Insgesamt gingen im Jahr 2017 knapp 470 Anfragen und Beschwerden wegen unlauteren Wettbewerbs im Bereich Gesundheit bei der Wettbewerbszentrale, ein; für 2018 sind es bislang 195. „Die meisten Fälle beziehen sich auf irreführende Werbung“, weiß Rechtsanwältin Christiane Köber, Mitglied der Geschäftsführung des Selbstkon­trollorgans der deutschen Wirtschaft.

So habe z.B. eine private Medizin­akademie in Berlin damit geworben, künftigen Medizinstudenten erste Erfahrungen am Seziertisch zu ermöglichen. Noch vor dem Studium an Leichen zu arbeiten, verstoße aber gegen das Bestattungsgesetz. Dass damit geworben wird, verstoße zudem gegen das Verbot der Irreführung. „Im Studium kommen die Studenten erst im dritten Semes­ter mit menschlichen Präparaten in Berührung“, berichtet Köber. Auf die Aufforderung zur Unterlassung habe die Akademie nicht reagiert. Eine Klage wird im August am Landgericht Berlin verhandelt.

Versicherung wirbt mit Fernbehandlung

Die Lockerung des Fernbehandlungsverbots durch den Deutschen Ärztetag, machte sich die private Versicherung Ottonova zunutze. Sie warb damit, dass sich jeder Versicherte vom eigenen Sofa aus per App krankschreiben lassen könne. Die Fernbehandlung selbst führte dann ein Arzt aus der Schweiz durch. „Auch Ärzte wollen nicht, dass die digitale Krankschreibung zum Geschäftsmodell wird“, moniert die Rechtsanwältin. In Deutschland gelte zudem trotz Lockerung ein im Heilmittelwerbegesetz verankertes Werbeverbot für die Fernbehandlung. Um hier mehr Rechtssicherheit zu erhalten, führt die Zentrale ein Grundsatzverfahren im Januar 2019 vor dem Landgericht München durch.

„Nicht überall, wo Doktor draufsteht, ist auch wirklich Arzt drin“, sagt Köber. In einem Fall mahnte die Zentrale eine private Klinik ab, die sich auf Haartransplantationen spezialisierte. Auf der Webseite warb die Klinik mit drei Personen, die jeweils einen Doktortitel besaßen und allem Anschein nach auch alle drei Ärzte waren; sie trugen blaue OP-Kittel. Tatsächlich waren aber nur zwei der drei abgebildeten Personen Ärzte. So besaß der Dritte zwar einen Doktortitel, aber im Fach Thea­terwissenschaften.

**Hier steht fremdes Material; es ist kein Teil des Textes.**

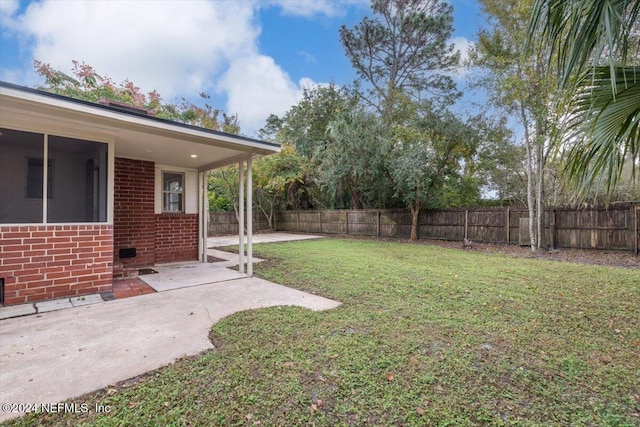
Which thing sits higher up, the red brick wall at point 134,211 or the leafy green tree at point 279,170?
the leafy green tree at point 279,170

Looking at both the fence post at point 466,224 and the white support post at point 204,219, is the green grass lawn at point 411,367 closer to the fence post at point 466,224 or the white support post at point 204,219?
the white support post at point 204,219

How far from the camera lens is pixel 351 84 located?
17.1 m

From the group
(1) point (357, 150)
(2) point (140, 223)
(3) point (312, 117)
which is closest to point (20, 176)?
(2) point (140, 223)

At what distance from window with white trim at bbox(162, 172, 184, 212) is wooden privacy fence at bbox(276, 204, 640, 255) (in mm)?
9279

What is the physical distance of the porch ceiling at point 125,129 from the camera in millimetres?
3393

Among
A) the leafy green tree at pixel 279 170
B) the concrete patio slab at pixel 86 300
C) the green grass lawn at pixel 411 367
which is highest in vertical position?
the leafy green tree at pixel 279 170

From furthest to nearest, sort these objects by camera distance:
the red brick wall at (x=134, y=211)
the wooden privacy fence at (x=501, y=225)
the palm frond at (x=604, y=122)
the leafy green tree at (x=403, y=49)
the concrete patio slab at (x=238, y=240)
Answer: the leafy green tree at (x=403, y=49) → the concrete patio slab at (x=238, y=240) → the wooden privacy fence at (x=501, y=225) → the red brick wall at (x=134, y=211) → the palm frond at (x=604, y=122)

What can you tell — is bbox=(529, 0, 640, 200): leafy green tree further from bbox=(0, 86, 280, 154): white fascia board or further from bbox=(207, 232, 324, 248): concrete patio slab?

Medizinische Produkte im Wert von 30.000 Euro verkauft

Fast 60 Fälle verzeichnet die Wettbewerbszentrale im Zusammenhang mit dem Verkauf von medizinischen Produkten von Privatanbietern im Internet. In einem Fall habe ein Verkäufer auf einer Internetplattform innerhalb eines Jahres über 1800 Packungen an Blutzuckerteststreifen und sechs Blutgerinnungsmessgeräte verkauft. Das entspricht einem Wert von 30.000 Euro, berichtet die Zentrale. Das gehe weit über den privaten Bereich hinaus und außerdem vorbei an der Steuer und dem Sozialversicherungssystem. Hinweise darauf, ob ein Arzt dem Verkäufer half, indem er ihm die Teststreifen verordnete, gibt es laut Köber nicht. Der Anbieter wurde zur Unterlassung aufgefordert.

Krankenkasse zögert Kündigung hinaus

Auch Krankenkassen hat die Wettbewerbszentrale immer wieder im Visier. So dürfe Versicherten der Krankenkassenwechsel nicht erschwert werden. In einem aktuellen Fall händigte die Barmer die Kündigungsbestätigung eines Versicherten erst nach zwei Monaten, anstatt der gesetzlich vorgeschriebenen zwei Wochen aus. Doch ohne Bestätigung kann sich ein Versicherter bei keiner neuen Krankenkasse anmelden. So zögere die Krankenkasse die Kündigung hinaus, um weiterhin die Beitragszahlungen zu erhalten. Die Wettbewerbszentrale bewirkte hier eine rechtskräftige Entscheidung zugunsten des Versicherten vor dem Landgericht Berlin (Az.: 16 O 47/16).

Allgemein verzeichnet die Zentrale aber rückläufige Anfragen und Beschwerden im Krankenkassenbereich. So waren es 2017 insgesamt 66 Fälle, für das Jahr 2018 wurden erst 20 Fälle registriert.